[Dataset records]

'''

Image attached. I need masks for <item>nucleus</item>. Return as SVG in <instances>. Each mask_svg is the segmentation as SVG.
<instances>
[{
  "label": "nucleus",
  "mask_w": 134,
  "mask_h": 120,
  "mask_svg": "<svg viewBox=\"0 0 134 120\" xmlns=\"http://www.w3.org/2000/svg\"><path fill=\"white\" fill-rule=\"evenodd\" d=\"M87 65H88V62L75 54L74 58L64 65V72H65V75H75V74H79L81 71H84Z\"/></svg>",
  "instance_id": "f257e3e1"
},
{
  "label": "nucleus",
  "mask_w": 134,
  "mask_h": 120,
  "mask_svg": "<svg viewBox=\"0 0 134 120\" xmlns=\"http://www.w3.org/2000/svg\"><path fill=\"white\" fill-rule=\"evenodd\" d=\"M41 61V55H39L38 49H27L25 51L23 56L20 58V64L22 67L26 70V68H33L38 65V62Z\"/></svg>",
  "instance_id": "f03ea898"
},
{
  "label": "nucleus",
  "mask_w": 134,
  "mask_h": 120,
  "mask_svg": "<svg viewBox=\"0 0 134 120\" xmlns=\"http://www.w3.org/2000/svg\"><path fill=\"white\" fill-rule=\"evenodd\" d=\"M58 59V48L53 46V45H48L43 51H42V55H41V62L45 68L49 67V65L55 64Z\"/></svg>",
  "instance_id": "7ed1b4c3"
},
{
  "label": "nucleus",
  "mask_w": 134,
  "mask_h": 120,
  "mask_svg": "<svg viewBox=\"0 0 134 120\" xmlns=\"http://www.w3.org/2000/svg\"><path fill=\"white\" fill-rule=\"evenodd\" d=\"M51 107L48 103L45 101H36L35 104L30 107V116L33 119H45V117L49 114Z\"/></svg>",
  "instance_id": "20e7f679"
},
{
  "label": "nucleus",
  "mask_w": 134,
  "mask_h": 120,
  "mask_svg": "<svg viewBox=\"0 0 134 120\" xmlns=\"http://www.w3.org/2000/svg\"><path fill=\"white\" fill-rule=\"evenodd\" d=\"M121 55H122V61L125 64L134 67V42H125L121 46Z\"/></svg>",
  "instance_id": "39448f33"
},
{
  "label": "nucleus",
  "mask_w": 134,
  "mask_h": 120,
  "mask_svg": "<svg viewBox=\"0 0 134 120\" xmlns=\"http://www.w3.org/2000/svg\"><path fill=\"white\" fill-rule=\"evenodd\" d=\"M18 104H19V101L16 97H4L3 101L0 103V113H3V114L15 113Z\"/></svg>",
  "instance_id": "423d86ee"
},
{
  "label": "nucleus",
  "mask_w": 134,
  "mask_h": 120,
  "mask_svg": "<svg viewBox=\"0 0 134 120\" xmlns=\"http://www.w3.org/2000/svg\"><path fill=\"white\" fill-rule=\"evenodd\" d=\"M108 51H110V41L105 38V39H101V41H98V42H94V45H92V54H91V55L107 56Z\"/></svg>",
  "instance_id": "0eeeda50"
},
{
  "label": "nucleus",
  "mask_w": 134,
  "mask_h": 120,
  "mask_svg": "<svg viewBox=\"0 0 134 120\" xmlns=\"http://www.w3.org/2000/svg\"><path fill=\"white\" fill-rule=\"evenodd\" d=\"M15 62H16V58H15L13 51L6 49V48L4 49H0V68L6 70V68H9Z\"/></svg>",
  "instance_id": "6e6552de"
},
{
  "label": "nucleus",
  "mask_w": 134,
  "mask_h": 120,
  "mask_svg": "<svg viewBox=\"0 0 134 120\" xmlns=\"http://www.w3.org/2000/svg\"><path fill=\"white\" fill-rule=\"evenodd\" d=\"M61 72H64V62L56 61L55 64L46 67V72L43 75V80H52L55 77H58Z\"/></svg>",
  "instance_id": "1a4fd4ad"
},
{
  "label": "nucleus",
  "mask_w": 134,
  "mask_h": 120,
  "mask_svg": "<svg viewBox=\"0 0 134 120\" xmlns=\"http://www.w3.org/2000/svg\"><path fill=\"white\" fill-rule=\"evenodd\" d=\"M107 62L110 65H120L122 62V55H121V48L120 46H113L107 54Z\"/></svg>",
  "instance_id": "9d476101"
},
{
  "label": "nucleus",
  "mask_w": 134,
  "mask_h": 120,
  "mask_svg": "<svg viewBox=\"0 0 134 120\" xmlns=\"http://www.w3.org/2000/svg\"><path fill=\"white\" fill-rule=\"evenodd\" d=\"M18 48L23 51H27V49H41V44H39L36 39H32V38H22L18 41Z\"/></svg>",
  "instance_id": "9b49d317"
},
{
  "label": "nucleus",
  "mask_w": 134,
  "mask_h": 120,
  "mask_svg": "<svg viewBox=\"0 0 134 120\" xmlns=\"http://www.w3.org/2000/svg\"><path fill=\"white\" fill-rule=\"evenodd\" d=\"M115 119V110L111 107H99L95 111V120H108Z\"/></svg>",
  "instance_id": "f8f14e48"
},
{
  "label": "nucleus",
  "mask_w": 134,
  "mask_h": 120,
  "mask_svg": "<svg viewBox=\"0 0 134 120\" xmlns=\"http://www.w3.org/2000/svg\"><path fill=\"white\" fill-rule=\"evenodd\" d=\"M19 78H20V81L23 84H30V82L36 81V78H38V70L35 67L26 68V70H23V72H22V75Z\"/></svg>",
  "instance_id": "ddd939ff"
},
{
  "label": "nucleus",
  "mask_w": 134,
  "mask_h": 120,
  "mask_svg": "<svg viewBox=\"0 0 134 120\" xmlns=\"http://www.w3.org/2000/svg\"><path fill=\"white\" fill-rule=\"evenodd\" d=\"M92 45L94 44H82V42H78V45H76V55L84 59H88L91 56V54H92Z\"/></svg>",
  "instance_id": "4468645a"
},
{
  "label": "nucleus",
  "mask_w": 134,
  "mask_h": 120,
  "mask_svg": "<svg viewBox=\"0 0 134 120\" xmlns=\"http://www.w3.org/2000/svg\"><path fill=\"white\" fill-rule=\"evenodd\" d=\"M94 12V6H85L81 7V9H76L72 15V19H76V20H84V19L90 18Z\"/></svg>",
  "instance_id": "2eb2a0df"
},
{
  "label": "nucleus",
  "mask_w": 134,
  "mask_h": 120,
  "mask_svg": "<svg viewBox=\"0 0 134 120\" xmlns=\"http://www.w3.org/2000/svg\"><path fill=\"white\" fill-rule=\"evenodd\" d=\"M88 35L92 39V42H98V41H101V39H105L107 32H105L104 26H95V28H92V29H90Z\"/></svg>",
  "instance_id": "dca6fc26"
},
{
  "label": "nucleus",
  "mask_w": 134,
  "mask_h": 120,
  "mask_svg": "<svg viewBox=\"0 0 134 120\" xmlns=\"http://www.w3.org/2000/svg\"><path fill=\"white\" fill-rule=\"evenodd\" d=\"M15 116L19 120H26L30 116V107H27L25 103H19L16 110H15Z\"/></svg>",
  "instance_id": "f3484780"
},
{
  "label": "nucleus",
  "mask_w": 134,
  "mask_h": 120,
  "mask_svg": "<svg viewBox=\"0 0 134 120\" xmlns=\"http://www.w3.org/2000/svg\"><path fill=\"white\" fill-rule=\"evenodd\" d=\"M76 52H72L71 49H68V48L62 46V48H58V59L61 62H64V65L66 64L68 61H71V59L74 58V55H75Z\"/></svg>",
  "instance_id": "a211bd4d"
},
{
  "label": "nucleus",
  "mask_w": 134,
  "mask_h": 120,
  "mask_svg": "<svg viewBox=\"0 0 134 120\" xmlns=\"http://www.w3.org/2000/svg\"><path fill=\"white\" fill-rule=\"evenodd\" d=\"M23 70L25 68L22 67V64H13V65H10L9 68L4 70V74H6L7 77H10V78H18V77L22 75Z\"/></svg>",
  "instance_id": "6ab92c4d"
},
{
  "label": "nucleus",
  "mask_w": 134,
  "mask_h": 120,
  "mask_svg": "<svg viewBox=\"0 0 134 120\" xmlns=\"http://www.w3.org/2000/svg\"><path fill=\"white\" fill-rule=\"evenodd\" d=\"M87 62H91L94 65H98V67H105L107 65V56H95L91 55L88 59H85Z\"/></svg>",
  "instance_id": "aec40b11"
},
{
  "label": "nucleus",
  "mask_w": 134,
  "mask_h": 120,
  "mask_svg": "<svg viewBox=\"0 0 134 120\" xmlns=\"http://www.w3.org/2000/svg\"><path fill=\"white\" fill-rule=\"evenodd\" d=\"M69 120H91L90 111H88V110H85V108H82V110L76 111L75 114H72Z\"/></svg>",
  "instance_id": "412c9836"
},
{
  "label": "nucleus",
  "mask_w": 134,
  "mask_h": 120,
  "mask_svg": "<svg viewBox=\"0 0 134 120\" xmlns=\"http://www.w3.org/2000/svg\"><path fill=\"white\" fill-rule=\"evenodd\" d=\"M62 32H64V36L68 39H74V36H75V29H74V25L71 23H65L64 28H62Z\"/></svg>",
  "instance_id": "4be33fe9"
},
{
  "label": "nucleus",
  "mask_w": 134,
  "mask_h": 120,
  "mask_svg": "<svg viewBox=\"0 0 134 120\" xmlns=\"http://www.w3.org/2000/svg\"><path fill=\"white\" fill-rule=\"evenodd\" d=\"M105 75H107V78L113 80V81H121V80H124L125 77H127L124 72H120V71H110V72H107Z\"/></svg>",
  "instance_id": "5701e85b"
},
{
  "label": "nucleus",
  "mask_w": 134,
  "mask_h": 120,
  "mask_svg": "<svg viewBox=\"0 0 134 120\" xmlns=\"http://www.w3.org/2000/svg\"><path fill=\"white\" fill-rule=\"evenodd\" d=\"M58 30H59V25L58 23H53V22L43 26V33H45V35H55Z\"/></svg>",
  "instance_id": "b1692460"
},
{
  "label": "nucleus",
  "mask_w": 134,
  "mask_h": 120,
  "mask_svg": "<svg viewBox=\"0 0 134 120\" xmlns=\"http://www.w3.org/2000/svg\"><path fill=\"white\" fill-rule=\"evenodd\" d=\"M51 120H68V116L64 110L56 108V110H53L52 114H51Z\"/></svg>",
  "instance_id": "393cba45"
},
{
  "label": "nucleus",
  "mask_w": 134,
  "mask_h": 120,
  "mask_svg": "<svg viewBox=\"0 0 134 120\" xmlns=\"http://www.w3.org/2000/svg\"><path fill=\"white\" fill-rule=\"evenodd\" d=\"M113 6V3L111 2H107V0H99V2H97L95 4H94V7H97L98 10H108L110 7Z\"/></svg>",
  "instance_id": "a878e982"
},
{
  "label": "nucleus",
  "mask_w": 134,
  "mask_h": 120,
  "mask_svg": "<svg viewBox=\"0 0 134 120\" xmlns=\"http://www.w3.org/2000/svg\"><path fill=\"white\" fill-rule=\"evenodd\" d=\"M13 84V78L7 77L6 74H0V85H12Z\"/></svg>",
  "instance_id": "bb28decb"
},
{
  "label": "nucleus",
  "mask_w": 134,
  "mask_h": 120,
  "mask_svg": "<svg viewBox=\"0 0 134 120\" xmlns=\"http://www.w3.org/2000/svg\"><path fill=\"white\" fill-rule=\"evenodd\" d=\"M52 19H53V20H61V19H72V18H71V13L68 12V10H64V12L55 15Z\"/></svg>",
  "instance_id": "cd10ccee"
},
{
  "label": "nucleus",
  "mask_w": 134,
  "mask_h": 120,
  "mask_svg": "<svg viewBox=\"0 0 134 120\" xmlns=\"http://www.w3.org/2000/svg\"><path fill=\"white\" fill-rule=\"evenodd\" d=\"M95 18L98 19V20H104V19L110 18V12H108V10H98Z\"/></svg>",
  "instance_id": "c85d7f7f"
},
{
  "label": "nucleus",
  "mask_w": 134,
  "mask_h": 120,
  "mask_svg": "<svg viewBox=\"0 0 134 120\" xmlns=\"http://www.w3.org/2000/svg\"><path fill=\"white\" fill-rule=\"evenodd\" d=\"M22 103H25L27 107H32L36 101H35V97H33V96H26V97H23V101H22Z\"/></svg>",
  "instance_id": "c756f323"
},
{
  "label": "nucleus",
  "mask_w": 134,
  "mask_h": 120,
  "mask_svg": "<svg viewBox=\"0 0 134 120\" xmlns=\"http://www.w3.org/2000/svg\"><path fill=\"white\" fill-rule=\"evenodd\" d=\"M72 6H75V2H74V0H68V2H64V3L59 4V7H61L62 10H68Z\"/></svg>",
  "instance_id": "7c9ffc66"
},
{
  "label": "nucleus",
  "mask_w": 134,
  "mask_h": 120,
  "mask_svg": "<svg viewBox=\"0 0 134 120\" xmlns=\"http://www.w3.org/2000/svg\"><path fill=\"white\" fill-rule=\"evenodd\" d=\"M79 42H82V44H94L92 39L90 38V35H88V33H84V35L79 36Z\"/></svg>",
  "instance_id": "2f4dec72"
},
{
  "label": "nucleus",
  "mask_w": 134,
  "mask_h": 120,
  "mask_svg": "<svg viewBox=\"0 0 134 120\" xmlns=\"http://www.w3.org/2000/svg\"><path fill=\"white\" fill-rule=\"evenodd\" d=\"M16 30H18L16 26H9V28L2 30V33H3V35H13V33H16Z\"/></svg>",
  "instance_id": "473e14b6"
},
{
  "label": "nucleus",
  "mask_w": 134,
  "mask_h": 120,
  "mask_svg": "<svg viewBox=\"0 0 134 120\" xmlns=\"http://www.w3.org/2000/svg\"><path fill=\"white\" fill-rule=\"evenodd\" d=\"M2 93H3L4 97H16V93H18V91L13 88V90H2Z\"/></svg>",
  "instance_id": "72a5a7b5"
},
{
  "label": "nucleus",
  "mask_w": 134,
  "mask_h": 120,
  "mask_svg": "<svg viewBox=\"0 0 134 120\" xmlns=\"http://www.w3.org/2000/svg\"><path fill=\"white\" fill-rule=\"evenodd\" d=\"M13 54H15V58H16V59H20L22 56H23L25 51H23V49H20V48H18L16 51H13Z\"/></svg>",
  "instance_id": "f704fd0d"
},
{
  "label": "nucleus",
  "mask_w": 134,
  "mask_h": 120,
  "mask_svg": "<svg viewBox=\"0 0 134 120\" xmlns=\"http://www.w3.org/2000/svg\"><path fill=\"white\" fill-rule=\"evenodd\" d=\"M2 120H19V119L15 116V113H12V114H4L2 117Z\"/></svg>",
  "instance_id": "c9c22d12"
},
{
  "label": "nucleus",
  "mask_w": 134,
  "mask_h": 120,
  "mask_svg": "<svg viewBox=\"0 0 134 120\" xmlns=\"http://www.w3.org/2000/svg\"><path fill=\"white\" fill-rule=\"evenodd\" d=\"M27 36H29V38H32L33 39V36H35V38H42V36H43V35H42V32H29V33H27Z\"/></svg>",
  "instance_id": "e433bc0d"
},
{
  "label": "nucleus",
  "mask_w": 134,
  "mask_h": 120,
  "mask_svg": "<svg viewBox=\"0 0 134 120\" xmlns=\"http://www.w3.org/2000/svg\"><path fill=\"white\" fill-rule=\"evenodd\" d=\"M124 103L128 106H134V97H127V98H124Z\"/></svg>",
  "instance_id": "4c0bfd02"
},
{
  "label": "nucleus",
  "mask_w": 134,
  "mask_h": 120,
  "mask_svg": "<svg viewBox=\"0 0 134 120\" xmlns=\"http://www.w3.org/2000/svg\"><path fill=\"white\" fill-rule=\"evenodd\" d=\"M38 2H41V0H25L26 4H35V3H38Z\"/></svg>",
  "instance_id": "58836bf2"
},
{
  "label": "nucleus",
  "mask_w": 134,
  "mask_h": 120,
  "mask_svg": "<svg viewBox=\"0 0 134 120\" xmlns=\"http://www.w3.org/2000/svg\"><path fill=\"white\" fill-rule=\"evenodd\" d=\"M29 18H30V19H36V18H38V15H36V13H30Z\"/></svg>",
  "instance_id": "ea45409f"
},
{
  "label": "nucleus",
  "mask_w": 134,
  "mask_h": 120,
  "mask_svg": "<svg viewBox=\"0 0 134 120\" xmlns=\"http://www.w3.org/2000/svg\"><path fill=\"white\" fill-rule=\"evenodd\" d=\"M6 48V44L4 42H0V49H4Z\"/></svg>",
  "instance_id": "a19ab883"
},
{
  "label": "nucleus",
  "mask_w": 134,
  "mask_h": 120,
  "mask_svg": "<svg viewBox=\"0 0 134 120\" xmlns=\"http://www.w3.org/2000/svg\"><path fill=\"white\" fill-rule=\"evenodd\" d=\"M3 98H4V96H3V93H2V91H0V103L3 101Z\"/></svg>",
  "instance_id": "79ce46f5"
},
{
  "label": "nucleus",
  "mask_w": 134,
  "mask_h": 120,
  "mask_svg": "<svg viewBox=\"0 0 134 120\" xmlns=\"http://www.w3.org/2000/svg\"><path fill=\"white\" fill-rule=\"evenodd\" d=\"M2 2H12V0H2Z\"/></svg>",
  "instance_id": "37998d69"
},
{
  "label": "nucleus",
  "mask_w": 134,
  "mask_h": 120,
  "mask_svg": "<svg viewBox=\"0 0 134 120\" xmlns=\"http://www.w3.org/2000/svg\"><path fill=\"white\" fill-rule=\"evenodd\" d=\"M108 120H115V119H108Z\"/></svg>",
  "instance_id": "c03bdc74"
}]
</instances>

'''

Reproduce the records word for word, from the very start through the line that contains "104H19V101L16 97H4L3 101L0", with both of those lines included.

◆ THE SOLUTION
Image attached. I need masks for <item>nucleus</item>. Return as SVG in <instances>. Each mask_svg is the segmentation as SVG.
<instances>
[{
  "label": "nucleus",
  "mask_w": 134,
  "mask_h": 120,
  "mask_svg": "<svg viewBox=\"0 0 134 120\" xmlns=\"http://www.w3.org/2000/svg\"><path fill=\"white\" fill-rule=\"evenodd\" d=\"M87 65H88V62L75 54L74 58L64 65V72H65V75H75V74H79L81 71H84Z\"/></svg>",
  "instance_id": "f257e3e1"
},
{
  "label": "nucleus",
  "mask_w": 134,
  "mask_h": 120,
  "mask_svg": "<svg viewBox=\"0 0 134 120\" xmlns=\"http://www.w3.org/2000/svg\"><path fill=\"white\" fill-rule=\"evenodd\" d=\"M41 61V55H39L38 49H27L25 51L23 56L20 58V64L22 67L26 70V68H33L38 65V62Z\"/></svg>",
  "instance_id": "f03ea898"
},
{
  "label": "nucleus",
  "mask_w": 134,
  "mask_h": 120,
  "mask_svg": "<svg viewBox=\"0 0 134 120\" xmlns=\"http://www.w3.org/2000/svg\"><path fill=\"white\" fill-rule=\"evenodd\" d=\"M58 59V48L53 46V45H48L43 51H42V55H41V62L45 68L49 67V65L55 64Z\"/></svg>",
  "instance_id": "7ed1b4c3"
},
{
  "label": "nucleus",
  "mask_w": 134,
  "mask_h": 120,
  "mask_svg": "<svg viewBox=\"0 0 134 120\" xmlns=\"http://www.w3.org/2000/svg\"><path fill=\"white\" fill-rule=\"evenodd\" d=\"M51 107L48 103L45 101H36L35 104L30 107V116L33 119H45V117L49 114Z\"/></svg>",
  "instance_id": "20e7f679"
},
{
  "label": "nucleus",
  "mask_w": 134,
  "mask_h": 120,
  "mask_svg": "<svg viewBox=\"0 0 134 120\" xmlns=\"http://www.w3.org/2000/svg\"><path fill=\"white\" fill-rule=\"evenodd\" d=\"M121 55H122V61L125 64L134 67V42H125L121 46Z\"/></svg>",
  "instance_id": "39448f33"
},
{
  "label": "nucleus",
  "mask_w": 134,
  "mask_h": 120,
  "mask_svg": "<svg viewBox=\"0 0 134 120\" xmlns=\"http://www.w3.org/2000/svg\"><path fill=\"white\" fill-rule=\"evenodd\" d=\"M18 104H19V101L16 97H4L3 101L0 103V113H3V114L15 113Z\"/></svg>",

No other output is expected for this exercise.